Selim İleri’yi Refik Halid anlatırken izliyorum.

O kadar içten ve sevgi dolu ki, anlattığı anekdotları dinlerken bazen yüzünüzde bir tebessüm oluşuyor, bazen gözleriniz kızarıyor.

Bu programın tek kötü tarafı şu, Selim İleri anlattıkça bazı kitapları okumamış, hikâyelerdeki detayları unutmuş olmaktan ötürü insan kendini mahcup hissedebiliyor.

Her şeyi bir kenara bırakıp, sadece o kitapları okumak istiyorsunuz.

Aynı ıstırabı ben haftaya Nezihe Meriç bölümünde de çekeceğim ama o saatte ekran başında olacağım ve dünya bir saatliğine duracak benim için.

Selim İleri anlattıkça, ben Nezihe Meriç okumamışlığın mahcubiyeti içinde kıvranacağım.

Eh, bana müstahak.

Televizyonda kaç zamandır böyle bir kültür programı yapılmıyordu.

Abdülhak Şinasi’nin, Refik Halid’in, hele Nezihe Meriç’in adı geçmiyordu ekranlarda.

Selim İleri’yi tanıma fırsatını yakalamış çok şanslı insanlardan biriyim ben.
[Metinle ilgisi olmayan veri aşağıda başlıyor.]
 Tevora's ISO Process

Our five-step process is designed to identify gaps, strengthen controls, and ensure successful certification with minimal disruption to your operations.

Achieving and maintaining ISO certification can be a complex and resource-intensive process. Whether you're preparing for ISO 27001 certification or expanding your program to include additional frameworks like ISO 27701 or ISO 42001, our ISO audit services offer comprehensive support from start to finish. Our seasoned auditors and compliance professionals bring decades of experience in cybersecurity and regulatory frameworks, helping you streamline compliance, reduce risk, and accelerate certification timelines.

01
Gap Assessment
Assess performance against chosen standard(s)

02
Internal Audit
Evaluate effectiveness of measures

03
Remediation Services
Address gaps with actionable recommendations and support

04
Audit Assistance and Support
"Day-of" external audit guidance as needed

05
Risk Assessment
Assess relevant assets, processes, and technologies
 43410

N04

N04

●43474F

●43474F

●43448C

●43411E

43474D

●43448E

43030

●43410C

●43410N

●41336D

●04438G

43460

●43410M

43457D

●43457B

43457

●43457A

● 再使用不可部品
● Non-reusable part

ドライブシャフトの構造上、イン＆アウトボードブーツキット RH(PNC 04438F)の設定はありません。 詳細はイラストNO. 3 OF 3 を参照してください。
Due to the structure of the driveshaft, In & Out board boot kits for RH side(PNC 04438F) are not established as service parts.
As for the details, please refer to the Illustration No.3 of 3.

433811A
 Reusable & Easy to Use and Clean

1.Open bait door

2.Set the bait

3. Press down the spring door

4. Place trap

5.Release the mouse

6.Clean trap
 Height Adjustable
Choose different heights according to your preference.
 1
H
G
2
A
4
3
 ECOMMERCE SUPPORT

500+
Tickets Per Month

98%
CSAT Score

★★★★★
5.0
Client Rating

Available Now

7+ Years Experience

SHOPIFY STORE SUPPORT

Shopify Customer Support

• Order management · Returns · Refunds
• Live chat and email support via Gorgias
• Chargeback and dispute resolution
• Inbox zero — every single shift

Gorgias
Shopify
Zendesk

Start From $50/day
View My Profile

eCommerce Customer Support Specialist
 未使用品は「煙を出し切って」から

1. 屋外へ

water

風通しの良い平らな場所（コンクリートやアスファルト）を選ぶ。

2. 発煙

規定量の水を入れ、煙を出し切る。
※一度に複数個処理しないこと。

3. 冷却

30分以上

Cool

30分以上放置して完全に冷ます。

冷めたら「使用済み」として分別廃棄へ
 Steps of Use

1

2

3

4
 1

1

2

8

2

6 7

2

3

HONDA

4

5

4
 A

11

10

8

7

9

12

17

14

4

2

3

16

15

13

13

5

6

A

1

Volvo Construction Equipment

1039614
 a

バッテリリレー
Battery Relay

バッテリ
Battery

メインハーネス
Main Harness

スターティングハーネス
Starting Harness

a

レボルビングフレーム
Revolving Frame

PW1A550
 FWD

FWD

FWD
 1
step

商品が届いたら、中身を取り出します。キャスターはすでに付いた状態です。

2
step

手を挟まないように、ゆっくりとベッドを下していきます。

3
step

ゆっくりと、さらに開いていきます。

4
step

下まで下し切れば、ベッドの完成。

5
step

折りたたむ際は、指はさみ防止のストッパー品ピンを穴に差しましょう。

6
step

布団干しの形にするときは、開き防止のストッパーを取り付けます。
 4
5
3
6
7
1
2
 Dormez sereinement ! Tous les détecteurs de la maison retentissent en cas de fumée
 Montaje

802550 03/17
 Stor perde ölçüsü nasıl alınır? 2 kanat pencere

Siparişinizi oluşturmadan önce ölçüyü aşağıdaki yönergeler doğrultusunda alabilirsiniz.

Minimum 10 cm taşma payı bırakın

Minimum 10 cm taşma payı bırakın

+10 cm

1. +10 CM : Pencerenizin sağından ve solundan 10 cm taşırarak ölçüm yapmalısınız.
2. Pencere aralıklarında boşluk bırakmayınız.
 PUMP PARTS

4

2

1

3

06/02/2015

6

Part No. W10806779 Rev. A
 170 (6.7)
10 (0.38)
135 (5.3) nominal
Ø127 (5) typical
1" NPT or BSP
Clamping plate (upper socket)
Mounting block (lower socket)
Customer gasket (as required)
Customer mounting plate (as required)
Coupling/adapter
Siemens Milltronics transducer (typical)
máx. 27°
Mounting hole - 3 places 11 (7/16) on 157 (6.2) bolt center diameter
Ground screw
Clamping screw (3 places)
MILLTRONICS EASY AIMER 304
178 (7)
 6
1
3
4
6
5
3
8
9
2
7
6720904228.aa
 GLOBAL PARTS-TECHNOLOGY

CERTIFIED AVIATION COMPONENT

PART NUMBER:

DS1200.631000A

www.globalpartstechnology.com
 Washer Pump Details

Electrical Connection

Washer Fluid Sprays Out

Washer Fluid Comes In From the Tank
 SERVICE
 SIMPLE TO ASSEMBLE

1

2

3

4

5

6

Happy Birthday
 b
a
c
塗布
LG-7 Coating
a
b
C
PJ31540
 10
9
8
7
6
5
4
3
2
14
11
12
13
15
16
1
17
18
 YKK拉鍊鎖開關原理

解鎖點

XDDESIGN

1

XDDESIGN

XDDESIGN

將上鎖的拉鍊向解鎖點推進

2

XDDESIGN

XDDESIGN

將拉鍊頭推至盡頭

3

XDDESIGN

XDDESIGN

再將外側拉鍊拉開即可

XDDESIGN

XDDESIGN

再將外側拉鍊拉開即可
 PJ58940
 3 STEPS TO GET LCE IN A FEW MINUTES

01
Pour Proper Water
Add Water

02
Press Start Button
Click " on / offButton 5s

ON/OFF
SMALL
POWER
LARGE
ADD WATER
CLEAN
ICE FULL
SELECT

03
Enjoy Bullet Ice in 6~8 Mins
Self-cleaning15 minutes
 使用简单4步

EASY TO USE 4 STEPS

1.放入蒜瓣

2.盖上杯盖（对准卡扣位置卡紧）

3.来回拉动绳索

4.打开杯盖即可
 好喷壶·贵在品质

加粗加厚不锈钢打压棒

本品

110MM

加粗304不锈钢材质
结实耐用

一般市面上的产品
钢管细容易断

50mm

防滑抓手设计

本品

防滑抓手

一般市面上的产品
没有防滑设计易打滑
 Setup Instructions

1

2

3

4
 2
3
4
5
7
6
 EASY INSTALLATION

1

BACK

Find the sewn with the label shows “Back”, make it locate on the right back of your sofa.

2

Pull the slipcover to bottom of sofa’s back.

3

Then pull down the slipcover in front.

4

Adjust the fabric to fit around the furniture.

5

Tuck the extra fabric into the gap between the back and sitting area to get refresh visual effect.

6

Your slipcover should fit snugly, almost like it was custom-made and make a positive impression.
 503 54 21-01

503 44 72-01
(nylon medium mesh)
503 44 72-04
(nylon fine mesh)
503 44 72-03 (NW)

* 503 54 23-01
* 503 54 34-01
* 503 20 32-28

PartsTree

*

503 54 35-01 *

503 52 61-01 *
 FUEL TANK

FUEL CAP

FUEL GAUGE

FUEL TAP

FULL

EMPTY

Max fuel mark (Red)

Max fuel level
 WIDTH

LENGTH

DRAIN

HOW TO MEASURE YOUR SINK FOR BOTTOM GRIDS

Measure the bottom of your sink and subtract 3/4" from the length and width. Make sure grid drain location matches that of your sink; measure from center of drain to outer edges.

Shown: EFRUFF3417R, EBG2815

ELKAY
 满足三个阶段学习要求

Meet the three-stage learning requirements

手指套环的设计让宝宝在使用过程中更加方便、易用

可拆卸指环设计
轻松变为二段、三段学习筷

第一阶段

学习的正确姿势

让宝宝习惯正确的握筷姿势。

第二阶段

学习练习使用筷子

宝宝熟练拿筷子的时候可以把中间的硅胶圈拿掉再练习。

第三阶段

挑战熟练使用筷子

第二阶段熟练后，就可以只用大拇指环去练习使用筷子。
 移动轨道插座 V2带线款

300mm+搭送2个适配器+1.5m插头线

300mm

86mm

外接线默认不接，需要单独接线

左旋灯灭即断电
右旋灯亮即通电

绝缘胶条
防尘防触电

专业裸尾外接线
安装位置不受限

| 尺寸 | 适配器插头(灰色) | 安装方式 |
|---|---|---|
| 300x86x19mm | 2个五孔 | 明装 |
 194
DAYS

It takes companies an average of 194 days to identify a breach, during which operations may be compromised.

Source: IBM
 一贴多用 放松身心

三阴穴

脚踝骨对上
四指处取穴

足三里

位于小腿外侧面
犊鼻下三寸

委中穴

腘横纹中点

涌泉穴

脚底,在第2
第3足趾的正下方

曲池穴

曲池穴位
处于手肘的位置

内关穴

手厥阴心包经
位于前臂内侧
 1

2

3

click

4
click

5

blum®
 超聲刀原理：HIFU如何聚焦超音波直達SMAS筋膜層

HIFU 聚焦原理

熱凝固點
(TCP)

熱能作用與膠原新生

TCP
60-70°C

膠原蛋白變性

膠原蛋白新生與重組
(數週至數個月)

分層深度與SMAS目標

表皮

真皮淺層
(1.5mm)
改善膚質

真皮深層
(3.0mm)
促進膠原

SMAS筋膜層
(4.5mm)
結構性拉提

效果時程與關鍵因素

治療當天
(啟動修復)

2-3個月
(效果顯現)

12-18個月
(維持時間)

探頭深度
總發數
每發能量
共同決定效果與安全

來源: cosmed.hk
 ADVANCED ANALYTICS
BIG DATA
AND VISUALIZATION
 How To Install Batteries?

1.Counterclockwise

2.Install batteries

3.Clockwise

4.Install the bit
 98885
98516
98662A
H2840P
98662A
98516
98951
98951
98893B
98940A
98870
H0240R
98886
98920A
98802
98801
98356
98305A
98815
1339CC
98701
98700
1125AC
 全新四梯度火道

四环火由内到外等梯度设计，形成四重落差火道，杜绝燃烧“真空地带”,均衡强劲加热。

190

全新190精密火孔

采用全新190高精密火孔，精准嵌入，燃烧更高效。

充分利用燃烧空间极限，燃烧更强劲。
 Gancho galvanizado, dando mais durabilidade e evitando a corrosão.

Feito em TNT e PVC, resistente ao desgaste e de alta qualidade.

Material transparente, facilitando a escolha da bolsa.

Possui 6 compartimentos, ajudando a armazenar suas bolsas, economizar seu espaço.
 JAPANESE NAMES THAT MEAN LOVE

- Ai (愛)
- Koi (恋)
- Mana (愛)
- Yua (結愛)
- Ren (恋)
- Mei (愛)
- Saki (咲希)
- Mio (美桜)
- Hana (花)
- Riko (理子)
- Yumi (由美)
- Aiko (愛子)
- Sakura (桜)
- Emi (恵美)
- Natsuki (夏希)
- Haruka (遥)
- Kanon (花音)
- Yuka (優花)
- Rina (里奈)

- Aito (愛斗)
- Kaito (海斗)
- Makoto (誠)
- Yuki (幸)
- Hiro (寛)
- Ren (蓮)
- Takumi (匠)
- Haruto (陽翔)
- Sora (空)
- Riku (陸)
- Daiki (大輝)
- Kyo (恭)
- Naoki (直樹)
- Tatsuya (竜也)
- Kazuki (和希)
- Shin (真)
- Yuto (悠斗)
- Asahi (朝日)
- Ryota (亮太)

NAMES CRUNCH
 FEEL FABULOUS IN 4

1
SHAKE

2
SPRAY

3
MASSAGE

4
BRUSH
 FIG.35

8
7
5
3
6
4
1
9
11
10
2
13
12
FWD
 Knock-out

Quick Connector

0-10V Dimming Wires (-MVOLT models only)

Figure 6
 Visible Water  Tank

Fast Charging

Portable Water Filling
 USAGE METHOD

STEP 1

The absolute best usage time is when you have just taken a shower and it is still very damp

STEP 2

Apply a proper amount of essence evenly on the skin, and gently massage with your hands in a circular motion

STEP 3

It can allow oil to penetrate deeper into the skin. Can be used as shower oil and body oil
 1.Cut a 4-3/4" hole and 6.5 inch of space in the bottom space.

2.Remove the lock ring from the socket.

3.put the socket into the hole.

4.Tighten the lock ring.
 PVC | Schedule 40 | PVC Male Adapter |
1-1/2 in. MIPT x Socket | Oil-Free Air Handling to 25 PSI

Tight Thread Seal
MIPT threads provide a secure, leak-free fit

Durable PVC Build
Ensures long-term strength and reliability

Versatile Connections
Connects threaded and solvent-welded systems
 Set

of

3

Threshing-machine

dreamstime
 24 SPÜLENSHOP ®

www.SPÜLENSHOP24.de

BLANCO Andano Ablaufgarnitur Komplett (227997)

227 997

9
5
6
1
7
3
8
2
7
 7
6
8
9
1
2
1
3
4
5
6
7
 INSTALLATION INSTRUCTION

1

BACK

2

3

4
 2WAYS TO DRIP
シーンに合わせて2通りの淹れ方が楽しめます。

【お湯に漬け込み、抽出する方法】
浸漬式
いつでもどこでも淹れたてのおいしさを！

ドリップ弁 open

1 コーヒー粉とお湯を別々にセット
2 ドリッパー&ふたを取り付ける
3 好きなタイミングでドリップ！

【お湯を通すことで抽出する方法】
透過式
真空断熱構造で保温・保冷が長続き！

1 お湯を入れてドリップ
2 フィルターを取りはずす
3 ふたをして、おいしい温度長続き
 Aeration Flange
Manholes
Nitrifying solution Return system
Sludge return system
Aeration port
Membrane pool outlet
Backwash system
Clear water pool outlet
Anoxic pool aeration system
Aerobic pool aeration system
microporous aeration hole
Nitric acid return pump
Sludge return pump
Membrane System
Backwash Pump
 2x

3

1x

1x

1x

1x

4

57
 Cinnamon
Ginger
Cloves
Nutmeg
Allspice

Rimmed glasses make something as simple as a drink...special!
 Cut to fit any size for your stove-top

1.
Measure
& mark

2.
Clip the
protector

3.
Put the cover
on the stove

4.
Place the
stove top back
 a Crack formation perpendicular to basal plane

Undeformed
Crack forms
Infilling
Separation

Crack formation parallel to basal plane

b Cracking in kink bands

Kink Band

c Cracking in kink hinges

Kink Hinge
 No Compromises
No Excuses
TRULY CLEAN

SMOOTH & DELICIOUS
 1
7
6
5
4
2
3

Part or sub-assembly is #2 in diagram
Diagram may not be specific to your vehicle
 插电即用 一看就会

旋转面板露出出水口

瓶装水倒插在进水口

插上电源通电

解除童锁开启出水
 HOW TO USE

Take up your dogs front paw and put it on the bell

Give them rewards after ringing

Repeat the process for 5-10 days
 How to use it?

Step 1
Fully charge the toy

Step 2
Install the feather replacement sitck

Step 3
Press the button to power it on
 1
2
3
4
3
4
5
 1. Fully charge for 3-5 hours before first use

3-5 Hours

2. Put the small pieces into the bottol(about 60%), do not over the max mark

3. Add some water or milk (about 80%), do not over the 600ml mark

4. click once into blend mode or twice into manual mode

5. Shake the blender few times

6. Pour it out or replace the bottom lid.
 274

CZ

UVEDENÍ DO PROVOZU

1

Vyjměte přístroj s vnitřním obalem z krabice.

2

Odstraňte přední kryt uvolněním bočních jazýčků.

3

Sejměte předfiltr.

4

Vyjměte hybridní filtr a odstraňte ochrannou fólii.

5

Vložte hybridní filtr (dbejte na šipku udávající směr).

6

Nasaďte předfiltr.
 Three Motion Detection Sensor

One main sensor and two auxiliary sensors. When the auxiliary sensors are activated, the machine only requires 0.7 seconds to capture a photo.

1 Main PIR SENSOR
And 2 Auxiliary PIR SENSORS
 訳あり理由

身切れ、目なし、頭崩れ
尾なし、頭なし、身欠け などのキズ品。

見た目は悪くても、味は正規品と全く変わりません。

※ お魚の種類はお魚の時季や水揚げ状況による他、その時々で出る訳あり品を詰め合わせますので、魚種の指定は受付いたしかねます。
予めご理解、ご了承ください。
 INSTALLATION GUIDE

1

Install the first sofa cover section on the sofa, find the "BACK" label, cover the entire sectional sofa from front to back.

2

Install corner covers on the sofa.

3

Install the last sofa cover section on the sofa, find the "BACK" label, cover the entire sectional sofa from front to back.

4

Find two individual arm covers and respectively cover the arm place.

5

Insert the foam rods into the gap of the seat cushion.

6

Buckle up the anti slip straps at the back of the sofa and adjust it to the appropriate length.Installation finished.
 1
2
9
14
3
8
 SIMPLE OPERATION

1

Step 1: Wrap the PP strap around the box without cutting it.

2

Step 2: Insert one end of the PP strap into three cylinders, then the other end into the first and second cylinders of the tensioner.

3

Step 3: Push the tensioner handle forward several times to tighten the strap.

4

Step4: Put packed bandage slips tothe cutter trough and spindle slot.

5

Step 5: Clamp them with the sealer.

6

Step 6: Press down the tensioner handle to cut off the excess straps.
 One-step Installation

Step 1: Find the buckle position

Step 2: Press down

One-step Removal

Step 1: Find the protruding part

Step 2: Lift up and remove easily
Ama bu program sayesinde binlerce edebiyatseverin, öğrencinin, okurun edebiyatımızın pek çok yazarını yeniden keşfedeceğine eminim. Daha sadece iki program oldu ama ben şimdiden sayısız şey öğrendim.

Selim İleri’yi tanıma fırsatını yakalamış çok şanslı insanlardan biriyim ben.

Ama bu program sayesinde binlerce edebiyatseverin, öğrencinin, okurun edebiyatımızın pek çok yazarını yeniden keşfedeceğine eminim.

Daha sadece iki program oldu ama ben şimdiden sayısız şey öğrendim.

Umarım, “Yalnız Okurlar İçin”in yüzüncü programını kutlayacağımız bir yazı yazarım.

Selim İleri’yi ekran başında izlemekten tarifsiz bir mutluluk duyuyor, onun dünyasından Türk edebiyatını dinlerken her seferinde çok şey öğreniyorum.

TRT 2, çölün ortasında her şeye meydan okurcasına kök salmış, bütün canlıların gölgesinde soluklandığı dev bir ağaç gibi görünüyor bana.

Orası, artık, yalnız okurlar için de bir sığınak.